If asked to make a movie about how the yuppie ascendancy of the early ’80s helped squeeze the funkiness out of New York, most filmmakers would make the yuppies the bad guys. Not so Whit Stillman. Stillman’s 1998 comedy The Last Days Of Disco follows a group of privileged young New Yorkers as they strive to cobble together a social life and an identity while embarking on careers in advertising, publishing, law, and nightclub management. Stillman makes them the heroes of his story, though he doesn’t let any of them off the hook, exactly. Like the characters in his Metropolitan and Barcelona, the young men and women in The Last Days Of Disco—played by Chloë Sevigny, Kate Beckinsale, Robert Sean Leonard, Chris Eigeman, Mackenzie Astin, and Matt Keeslar, among others—are depicted as vain, smug, and self-deluded, and they often make mistakes with dire consequences. But Stillman understands these people, and even forgives them. After all, everyone has the right to a nightlife.
The Last Days Of Disco arrived at the end of a decade that Stillman helped define in subtle ways. Though his films were set in the ’80s, their distinctive take on urbane young adults did as much as Quentin Tarantino or Jerry Seinfeld in the ’90s to popularize the idea of idle chatter as entertainment. Stillman’s characters were neither everymen nor pulp archetypes; they were moneyed professionals governed as much by Victorian literature and value systems as by popular culture. Of course in The Last Days Of Disco, pop holds more sway. Keeslar in particular talks at length about the dangerous messages in mass media—most memorably in a takedown of Lady And The Tramp—and extols the virtues of disco as an egalitarian, community-building art form. For the most part, though, the movie takes its cues from Sevigny’s character, a hypercritical assistant editor who complains about the quality of conversation she has with men of her generation, saying “I don’t consider the guy who did the Spider-Man comics a serious writer.” Yet even Sevigny, when trying to seduce a Carl Barks fan, lets go of her principles and whispers, “There’s something really sexy about Scrooge McDuck.”

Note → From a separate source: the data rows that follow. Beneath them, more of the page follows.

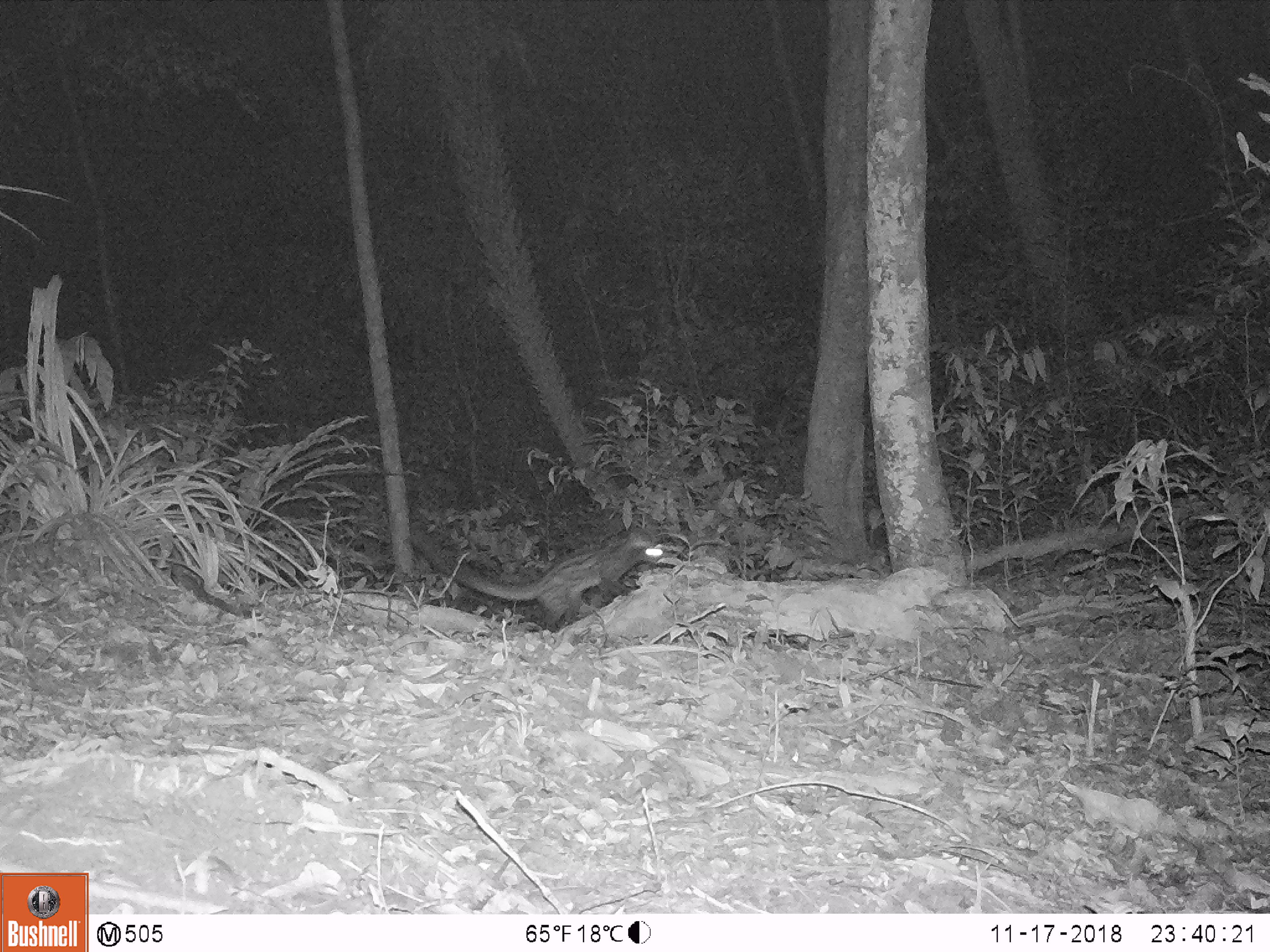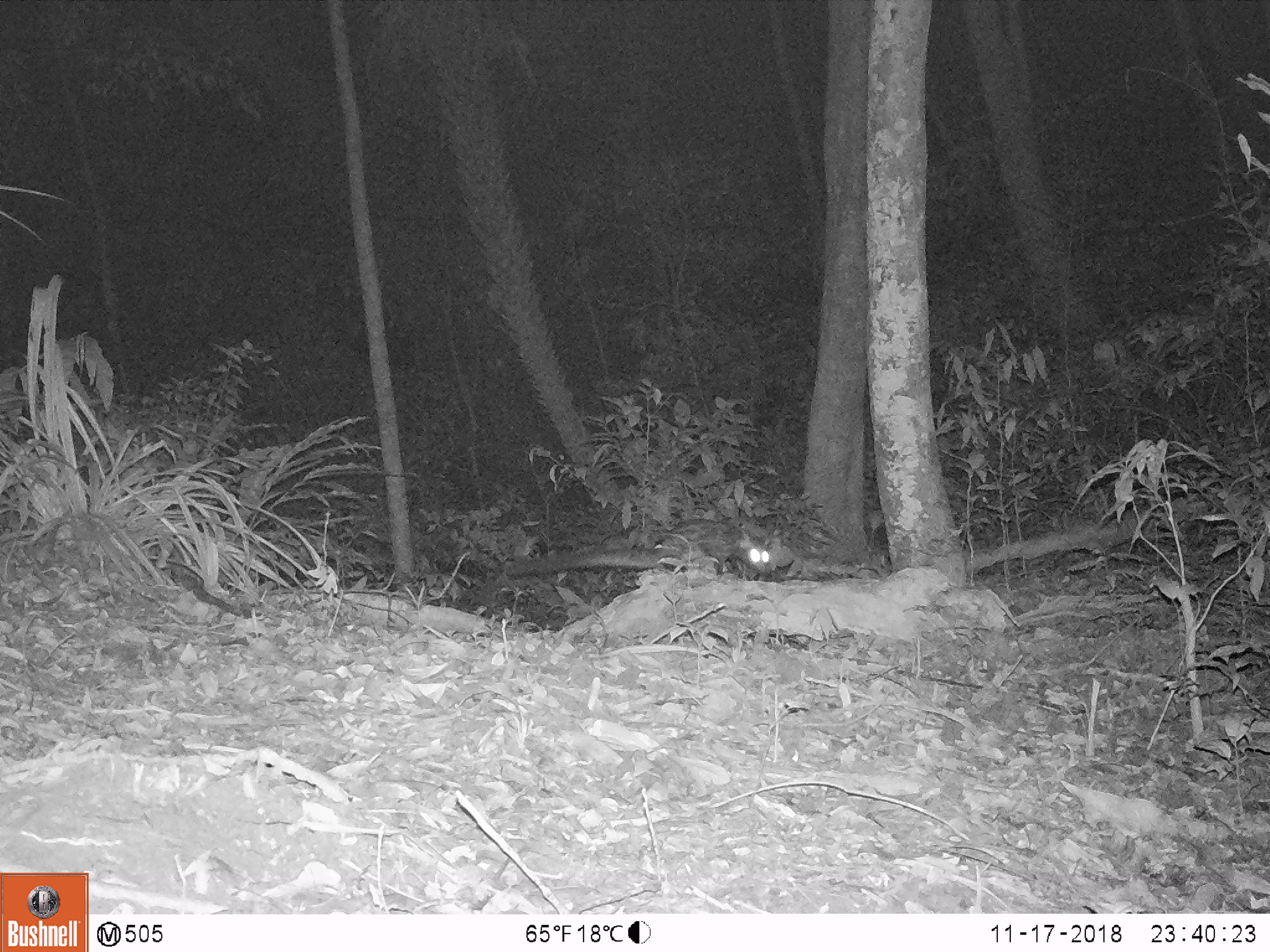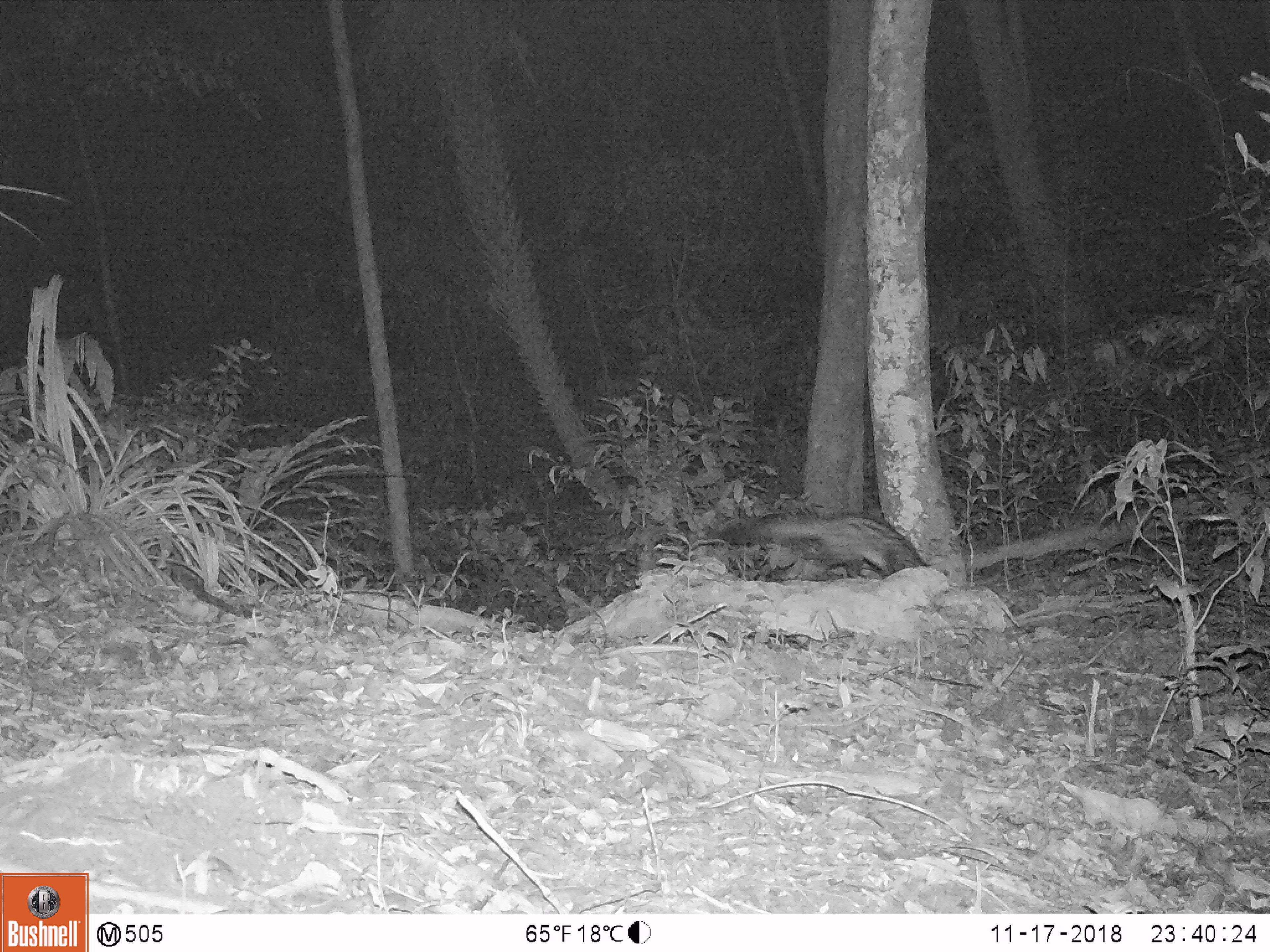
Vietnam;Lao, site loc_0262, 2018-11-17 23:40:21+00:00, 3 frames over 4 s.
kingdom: Animalia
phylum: Chordata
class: Mammalia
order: Carnivora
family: Viverridae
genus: Paradoxurus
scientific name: Paradoxurus hermaphroditus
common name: common palm civet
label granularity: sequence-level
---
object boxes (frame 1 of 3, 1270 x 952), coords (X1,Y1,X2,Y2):
common palm civet: (410,520,665,632)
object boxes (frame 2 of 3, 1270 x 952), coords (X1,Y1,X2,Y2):
common palm civet: (505,519,772,577)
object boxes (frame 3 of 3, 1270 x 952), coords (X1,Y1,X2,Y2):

That drive to be thought of as a serious individual—while simultaneously struggling to fit in—is a typical Stillman character trait. In fact, one of the major criticisms of The Last Days Of Disco is that it’s all too typical of Stillman, and doesn’t show the growth from Barcelona that Barcelona did from Metropolitan. Even now, Disco feels too long and too shapeless—an extended remix of familiar beats. But perhaps because Stillman hasn’t made a movie since, fans of his work will want to soak up every second. Some formidable indie filmmakers emerged in his wake, but not so many, and few who can sum up the strengths and flaws of a character with a single line or a single image, the way Stillman does in Disco when he has Beckinsale sauté some delicious-looking shrimp, then drown them in cream of mushroom soup. It’s hard to watch this movie and not feel nostalgic—not for the end of the disco era, but for those heady late-’90s days when small, almost novelistic movies like this were relatively common, and in some cases were as well-covered and well-promoted as any blockbuster. Call it The Last Days Of Indie.
Key features: Negligible deleted scenes, a short vintage featurette, a reading from Stillman’s novelization, and a very warm commentary track by Stillman, Sevigny, and Eigeman.